§ **Texte proposé**
LE JOURNAL DU DROIT DES JEUNES

L'éditorial de Benoît Van Keirsbilck dans le JDJ N°244

Le pouvoir de l'argent

Certains services publics belges ne se portent pas très bien, c'est le moins qu'on puisse dire.

Pensons notamment à l'Office des étrangers et au Conseil d'État. Parmi les caractéristiques communes à ces deux instances figurent les délais totalement déraisonnables de prise de décision et, cela va de pair bien entendu, l'arriéré extraordinaire auxquels ils ont à faire face (1).

Coïncidence ? Le dépassement du délai raisonnable pour statuer en matière administrative fait l'objet de nombreuses condamnations au payement de dommages et intérêts.

C'est ainsi que l'État belge se fait très régulièrement condamner par la Cour européenne des droits de l'Homme pour violation de l'article 6 §1er de la Convention européenne de sauvegarde des droits de l'Homme et des libertés fondamentales (2) (respect du délai raisonnable) et parvient à échapper à d'autres condamnations en proposant un règlement amiable (payement de 7.000 € à 10.000 € de préjudice moral et pour frais et dépens).

Dans une affaire en particulier (3) , la procédure devant le Conseil d'État avait duré 22 ans et demi. La Cour conclut fort logiquement au dépassement de ce fameux délai raisonnable et octroie 32.500 € de dédommagement.

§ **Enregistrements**
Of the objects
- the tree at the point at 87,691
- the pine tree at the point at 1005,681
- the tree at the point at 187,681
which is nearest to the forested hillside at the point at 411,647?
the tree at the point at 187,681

§ **Consignes**
1/ Substituez « oak tree » à « pine tree » dans les lignes des enregistrements ci-dessus et recopiez-les sans rien modifier d'autre.
2/ Poursuivez l'éditorial sur le pouvoir de l'argent à la suite de sa dernière phrase.

§ **Réponses ci-dessous**
1/
Of the objects
- the tree at the point at 87,691
- the oak tree at the point at 1005,681
- the tree at the point at 187,681
which is nearest to the forested hillside at the point at 411,647?
the tree at the point at 187,681

2/
La Cour rappelle que le caractère raisonnable de la durée d'une procédure s'apprécie suivant les circonstances de la cause et de la complexité de l'affaire, le comportement du requérant et celui des autorités compétentes ainsi que l'enjeu du litige pour les intéressés. Il est de jurisprudence constante que l'encombrement chronique du rôle d'une juridiction ne constitue pas une explication valable.

En effet, l'article 6 § 1 oblige les États à organiser leur système judiciaire de telle sorte que les tribunaux puissent remplir chacune de ses exigences, notamment celle du délai raisonnable.

Le traitement des dossiers par l'Office des étrangers a, quant à lui, débouché sur une décision du Tribunal de 1ère instance de Huy (4) qui a considéré que le dépassement du délai raisonnable était établi (mais qui n'octroie pas de dédommagement à défaut pour le demandeur de prouver son préjudice).

Dans cette décision, le tribunal considère que «Le principe général de droit dit de bonne administration implique que les services publics sont tenus d'honorer les prévisions justifiées qu'ils font naître dans le chef des citoyens, ce qui implique notamment que le citoyen qui s'adresse par écrit à l'administration peut légitimement penser que sa demande sera lue dés sa réception ou à tout le moins, à bref délai. L'absence de tout examen d'une demande adressée à l'Office des étrangers pendant 14 mois malgré des rappels circonstanciés, est injustifiable et intolérable. Le principe de bonne administration comporte également un devoir de conseil et d'orientation des demandes au mieux des intérêts des administrés, de sorte que le citoyen s'adressant à un fonctionnaire spécialisé peut légitimement s'attendre à être conseillé dans sa demande par une personne mieux à même que lui à se diriger dans une législation pour le moins kafkaïenne.»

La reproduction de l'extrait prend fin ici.